Dataset excerpts:
>>>>>
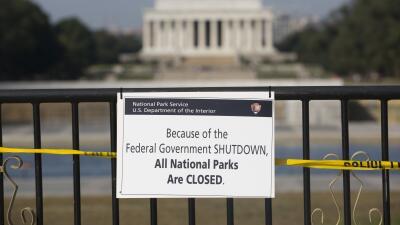 Un letrero de cierre frente al Lincoln Memorial en Washington DC en 2013...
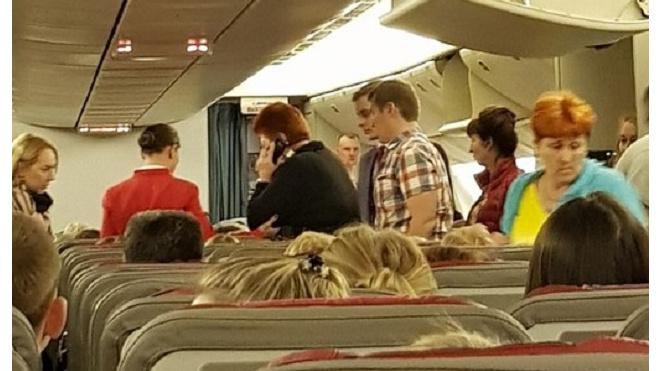 Вылет самолета из Петербурга в Анталью задержали из-за плохого самочувствия пассажира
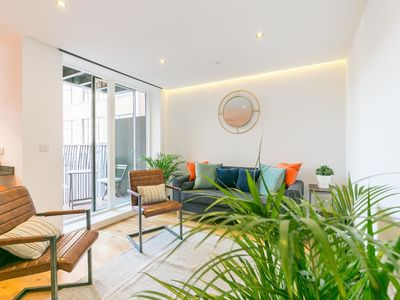Photo for New Stylish 2 Bedroom Flat with Balcony Shoreditch
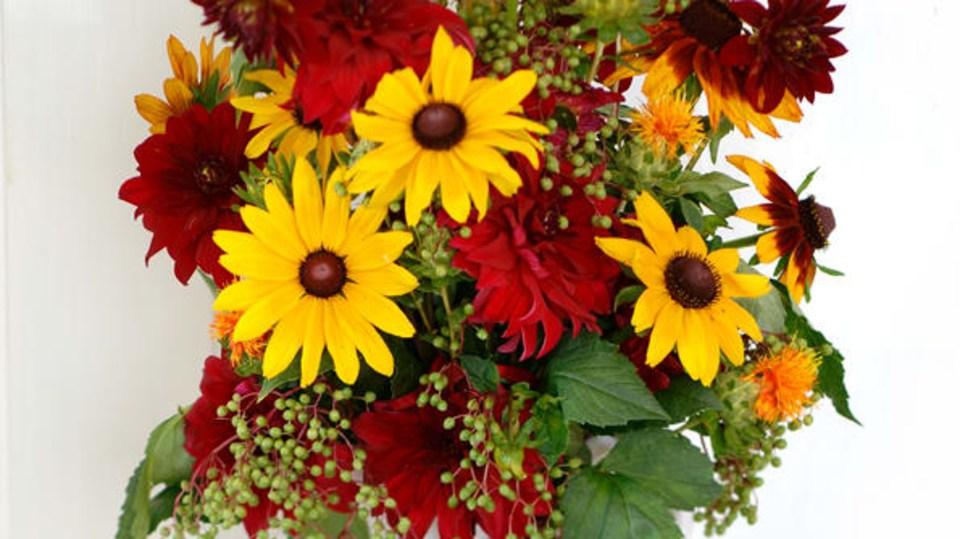 Podzimní květinová dekorace na stole nesmí chybět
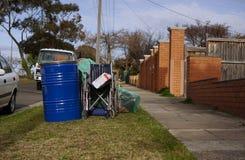 Vieux tambour bleu et fauteuil roulant cassé pour réutiliser par le Conseil photo stock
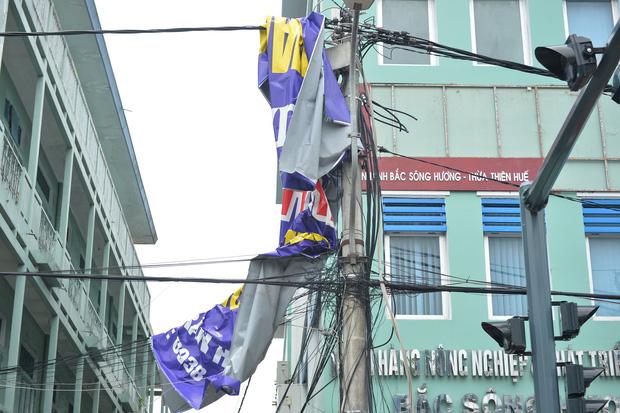 Cây ngã la liệt khiến 1 người chết và nhiều người bị thương, toàn tỉnh Thừa Thiên Huế mất điện sau khi bão số 5 đổ bộ - Ảnh 11.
<<<<<
* WHAT THIS TASK INVOLVES
From the line that contains "Vieux tambour bleu" down to the final line of the entries above, please copy each line exactly, excluding pictures.

* ANSWER TO THIS EXERCISE
 Vieux tambour bleu et fauteuil roulant cassé pour réutiliser par le Conseil photo stock
 Cây ngã la liệt khiến 1 người chết và nhiều người bị thương, toàn tỉnh Thừa Thiên Huế mất điện sau khi bão số 5 đổ bộ - Ảnh 11.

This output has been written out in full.